"Nice" bases for finite dimensional semisimple Hopf algebras

Question

Let $H$ be a finite dimensional semisimple Hopf algebra over $\mathbb{C}$. Can one choose a basis $\{h_1, \dots, h_n \}$ of $H$, where $h_1 = 1$, such that if we write $$ \Delta(h_i) = \sum_{1 \leq j,k \leq n} \alpha_{ijk} h_j \otimes h_k $$ for some $\alpha_{ijk} \in \mathbb{C}$, then $\alpha_{ij1} = 0$ for all $i,j$, except $i=1$ (since obviously $\Delta(1) = 1 \otimes 1$)? That is, if we write $\Delta(h_i)$ as the sum of $n$ tensors where the second tensorand is a basis vector, is $h_1$ the only basis vector with a nonzero summand of the form $- \otimes 1$?

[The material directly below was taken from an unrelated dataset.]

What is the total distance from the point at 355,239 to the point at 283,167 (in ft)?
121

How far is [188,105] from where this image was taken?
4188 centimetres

If $H = \mathbb{C}G$ is a group algebra, then the basis consisting of grouplike elements obviously has this property. If $G = \mathbb{Z}_p$ is cyclic of order $p$, then $(\mathbb{C} \mathbb{Z}_p)^*$ has this property (and I think this is true for any finite abelian group). Many examples I know of have this property (e.g. the Kac-Palyutkin Hopf algebra). However, I can't tell if this is true for $(\mathbb{C} S_3)^*$, for example.

In general, if we let $G(H)$ denote the set of grouplikes, then it might be sensible to consider a basis consisting of unions of cosets of $G(H)$. However, I haven't been able to get this to work.

Answer 1

Given a basis for $H$ of the sort you are looking for, let $V$ be the linear span of $h_2, \dots, h_n$. Then $V \cap \mathbb C1 = 0$ and $\Delta(V) \subset V \otimes V$. Conversely, given such a $V$, any basis for $V$, together with 1, will do what you ask.

Carefully dualizing, we are asking if the dual Hopf algebra $H^*$ must have a 1-dimensional two sided ideal that is not contained in the kernel of the dual of the unit $\eta^*: H^* \rightarrow \mathbb C$.

Let try this out when $H$ is the dual of a group algebra, so $H^* = \mathbb C G$. Is there such a 1-dimensional ideal? Yes: let $\bar G = \sum_{g \in G}g \in H^* = \mathbb C G$. The span of this element is a one dimensional ideal, and the element has augmentation $|G|$, not 0.